**Recorded information:**
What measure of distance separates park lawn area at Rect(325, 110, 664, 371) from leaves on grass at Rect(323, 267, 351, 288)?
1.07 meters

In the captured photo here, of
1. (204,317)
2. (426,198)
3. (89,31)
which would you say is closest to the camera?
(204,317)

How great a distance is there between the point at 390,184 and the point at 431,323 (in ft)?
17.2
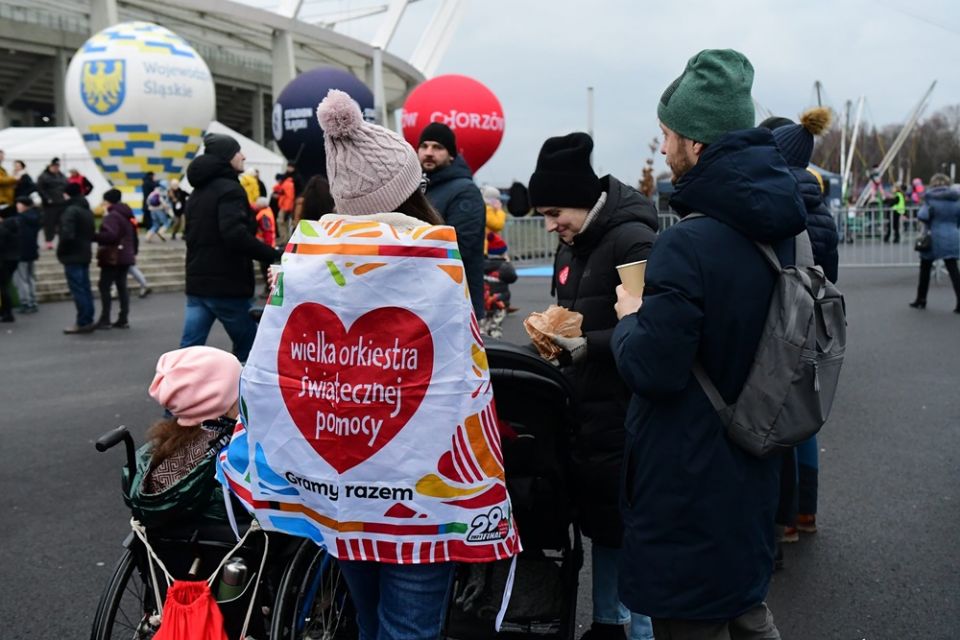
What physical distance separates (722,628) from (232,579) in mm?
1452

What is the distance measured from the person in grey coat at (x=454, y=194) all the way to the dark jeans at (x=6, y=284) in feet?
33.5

**Your goal:** Convert the material above into a JSON list of strings with one string per line, omitting blank lines and leaving out the pictures.

**Response for this exercise:**
[
  "What measure of distance separates park lawn area at Rect(325, 110, 664, 371) from leaves on grass at Rect(323, 267, 351, 288)?",
  "1.07 meters",
  "In the captured photo here, of",
  "1. (204,317)",
  "2. (426,198)",
  "3. (89,31)",
  "which would you say is closest to the camera?",
  "(204,317)",
  "How great a distance is there between the point at 390,184 and the point at 431,323 (in ft)?",
  "17.2",
  "What physical distance separates (722,628) from (232,579) in mm?",
  "1452",
  "What is the distance measured from the person in grey coat at (x=454, y=194) all the way to the dark jeans at (x=6, y=284) in feet?",
  "33.5"
]